Final Activity Report Summary - NITROQUEST (The roles of anaerobic and aerobic microbial processes on nitrogen loss from intertidal and estuarine sediments)

A new, naturally occurring process, carried out by bacteria, has been discovered in the Ocean. The bacteria convert ammonium (an inorganic form of nitrogen (N)) to nitrogen gas (N2), which is emitted to the atmosphere. This means that ammonium (NH4), which is used for living organisms in the water, is not available. Although it is likely, we do not know if this process is dominant in continental shelf sediments at intertidal areas. These areas are increasingly subject to high nutrient (nitrogen, phosphorus, etc) loads from anthropogenic (domestic, industrial and agricultural) activity, which can result in enrichment (eutrophication) of the waterbody and, ultimately, ecosystem destruction, including fishkills. Knowledge of the rates of N-cycling in sediments from areas around the points of discharge of anthropogenically-generated N is of immediate value to basic science and to, for example, policy makers.

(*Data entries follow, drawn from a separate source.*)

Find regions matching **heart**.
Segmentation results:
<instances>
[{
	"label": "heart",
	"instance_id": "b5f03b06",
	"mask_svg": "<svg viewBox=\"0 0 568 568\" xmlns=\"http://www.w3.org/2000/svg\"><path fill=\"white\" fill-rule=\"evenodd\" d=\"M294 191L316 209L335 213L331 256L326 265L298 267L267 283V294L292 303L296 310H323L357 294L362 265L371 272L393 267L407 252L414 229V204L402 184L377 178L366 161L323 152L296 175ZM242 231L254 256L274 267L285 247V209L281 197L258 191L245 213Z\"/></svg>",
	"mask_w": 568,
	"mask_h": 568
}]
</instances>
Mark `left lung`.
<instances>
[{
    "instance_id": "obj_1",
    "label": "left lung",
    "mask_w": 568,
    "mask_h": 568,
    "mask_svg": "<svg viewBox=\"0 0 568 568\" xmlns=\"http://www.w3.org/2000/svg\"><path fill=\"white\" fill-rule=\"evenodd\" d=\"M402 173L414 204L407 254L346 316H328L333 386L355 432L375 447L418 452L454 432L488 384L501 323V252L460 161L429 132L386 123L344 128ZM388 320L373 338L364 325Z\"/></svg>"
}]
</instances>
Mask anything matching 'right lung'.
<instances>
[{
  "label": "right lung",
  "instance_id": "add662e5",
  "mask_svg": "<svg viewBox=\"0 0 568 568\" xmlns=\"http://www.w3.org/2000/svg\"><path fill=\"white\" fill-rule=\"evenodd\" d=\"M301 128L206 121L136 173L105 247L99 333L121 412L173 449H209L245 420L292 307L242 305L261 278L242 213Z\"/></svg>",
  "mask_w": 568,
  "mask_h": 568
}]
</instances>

The primary objective of the research for this Intra-European Fellowship - NitroQuest - was to investigate the role, and rates, of specific bacterial processes in intertidal sediments. Three sites along the Weser river in Northern Germany, as well as a tidal sand flat at Janssand in the German Wadden Sea, and four sites around the island of Helgoland in the North Sea were chosen for investigation. Experiments using sediment samples incubated with various chemical states of the rare '15N' isotope and the 'unlabeled' '14N' isotope of nitrogen were carried out and the amount of N2 gas produced was measured. The results indicate that the sediments - especially sandy sediments, which comprise a large majority of the sediments on the continental slope of northern Europe - are a large sink for land-derived nitrogen along the coastal zone. Denitrification (the transformation of nitrate to N2 gas) and anammox were detected in riverine, intertidal and estuary sediments and our measurements indicated that those processes were confined to different depths in the sediment. The data also suggest that sediment mixing, due to the tidal influence, was strong, and resulted in increased nitrogen loss (as N2 production). In fact, the rates of nitrogen loss in mixed sediments were up to 30 times higher than in unixed samples.

In summary, and in contrast to conventional views, our results indicate that the sediments sampled are the site of some of the highest N-loss rates in the coastal zone of Wadden Sea and North Sea. Thus, such sediments could play a significant role in N-removal from shelf environments, which account for 50-70% of oceanic N-loss.